As WP was shut for the weekend, I could do nothing but sit and wait. Granted at least without any posting to do, I had time for other things. I even had a spare hour to read a novel, but it felt unnatural not having a blog to update. It was like losing a body part. You can still carry on with life, but you know something is missing and you sense it. Okay, so I am a tad exaggerating here, but if you’re a serious blogger like I am, doing it for the love and not the money, you might be able to understand where I’m coming from. Still I was worried my blog would not see the light of the laptop screen for good. I was thinking of all the accounts and sites belonging to me that mentioned the blog, such as the HEM Twitter feed, Flickr Page etc. The blog was on my LinkedIn profile and even mentioned on the CV I use to apply for journalism vacancies. If the blog closed down, then the associated accounts would be like broken anchors stuck out at sea, with no ship to reel them in. I would have to close them all down, and I solemnly and sadly vowed that if I could not get HEM back, I would never blog again. There was no way I could start all over after two years of effort, hard work and memories. I thought of the collaborators I worked with and all the followers. They would see their contributions and favourite articles vanish, probably forever. I needed this blog for my future. Without it, reaching that dream and having that focus in life would be a bit harder.

———–

Monday 30/6/14: It was my first day back at work. While I was happy to see my friends and colleagues again, the pronounced and heartfelt absence of my dearly beloved was still sitting like a pile of bricks at the back of my head. I was hoping that once the WP team started work at 9 am Pacific time (US); which is around 4 pm (UK) time over here, then they would sort out the suspension. I wasn’t expecting a quick reply though and thought how funny it would be to get a reply in the middle of the night or something.

In between spare bits of time, I checked my blog email account to see if by any chance it had come through. Nope, nothing. I decided to stop harassing the Hotmail…sorry, Outlook, and wait till 4:00 to check again. I did then check at exactly four. The sacred email had failed to bless my inbox with its presence. Disappointed was an understatement. Okay so I assume this email will be arriving on a late-night delivery service then?….but then, just as I was about to finish work for the day, I made one last checkup on the HEM inbox until I packed up the desk to travel homewards, and there it was. An email from WordPress. For ticket number 1878220, received at 5.24 pm. Happy days!!. Indeed I was so exuberantly animated I felt like spontaneously cheering, but that would have only subjected me to strange looks from the office. I quietly punched the air in delight as I read the email, which was an automatic generic email sent by ‘Community Guardian’ Cat, who I am very grateful to for bailing out my blog. Thanks a million, Cat. You’re our Half-Eaten Mind Heroine. I checked on my blog, and aside from having to clear the browser cookies and cache, and some initial slowness with the blog’s components loading up (although this could be because of my woefully crap home wi-fi connection), everything was looking great.

Hi there,

Thank you for getting in touch. Your site was flagged by our automated anti-s**m controls. We have reviewed your site and have removed the suspension notice.

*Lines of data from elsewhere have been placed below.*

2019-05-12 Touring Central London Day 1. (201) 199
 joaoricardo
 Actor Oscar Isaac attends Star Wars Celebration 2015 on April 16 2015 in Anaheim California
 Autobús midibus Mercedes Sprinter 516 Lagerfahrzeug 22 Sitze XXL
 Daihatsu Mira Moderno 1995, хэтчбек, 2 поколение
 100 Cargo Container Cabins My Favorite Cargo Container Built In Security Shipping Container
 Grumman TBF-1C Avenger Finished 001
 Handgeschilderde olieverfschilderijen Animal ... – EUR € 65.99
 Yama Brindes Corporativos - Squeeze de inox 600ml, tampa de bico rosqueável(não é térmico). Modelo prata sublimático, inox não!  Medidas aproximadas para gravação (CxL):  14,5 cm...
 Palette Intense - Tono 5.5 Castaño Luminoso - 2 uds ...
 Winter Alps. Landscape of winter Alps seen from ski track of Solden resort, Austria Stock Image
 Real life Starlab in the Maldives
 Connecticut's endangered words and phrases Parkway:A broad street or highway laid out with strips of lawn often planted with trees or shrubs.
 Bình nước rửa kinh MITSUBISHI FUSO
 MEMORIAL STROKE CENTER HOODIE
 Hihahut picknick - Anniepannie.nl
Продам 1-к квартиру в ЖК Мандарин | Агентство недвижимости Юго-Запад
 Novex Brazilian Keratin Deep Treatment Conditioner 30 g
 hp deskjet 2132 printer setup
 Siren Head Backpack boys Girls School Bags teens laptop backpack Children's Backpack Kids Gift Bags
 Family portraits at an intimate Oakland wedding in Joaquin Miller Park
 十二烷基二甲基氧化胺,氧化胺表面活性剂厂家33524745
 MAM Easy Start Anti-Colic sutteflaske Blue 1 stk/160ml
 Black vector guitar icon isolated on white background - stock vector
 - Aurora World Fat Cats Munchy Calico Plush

Please be sure to clear your browser’s cache and, if necessary, restart the browser.
http://en.support.wordpress.com/browser-issues/#clear-your-cache-and-cookies

We greatly apologize for this error and any inconvenience it may have caused.
Cat | Community Guardian | WordPress.com

So indeed I was rather right after all. Just a rowdy bot with an over-eager attitude. The TOS Reports staff had a look at the Mind, decided the coast was clear, and set me free.

To be honest, there were times when I wanted to curse WP in a fiery apocalyptic storm of choice expletives for their brutal application of the suspension, but at the same time I now feel that you cannot really take out your frustrations on a mindless bot that just cannot figure out a bit of context. Without that bot, WordPress would be a minefield of dodgy sites and spurious troublemakers, which fellow blog platform Blogger is said to be constantly afflicted by. It is good that WP are looking out for bloggers and ensuring everyone’s online safety, for them, their blogs and possibly their wallets/purses too. I just think it would be a better idea if WP could at least inform the blogger in advance that their site is under suspicion or scrutiny and maybe instead of suspending the whole thing, it would more advisable and appear less dictatorial to simply just continue giving the suspect access to their site, but for example, stopping them from placing up new posts.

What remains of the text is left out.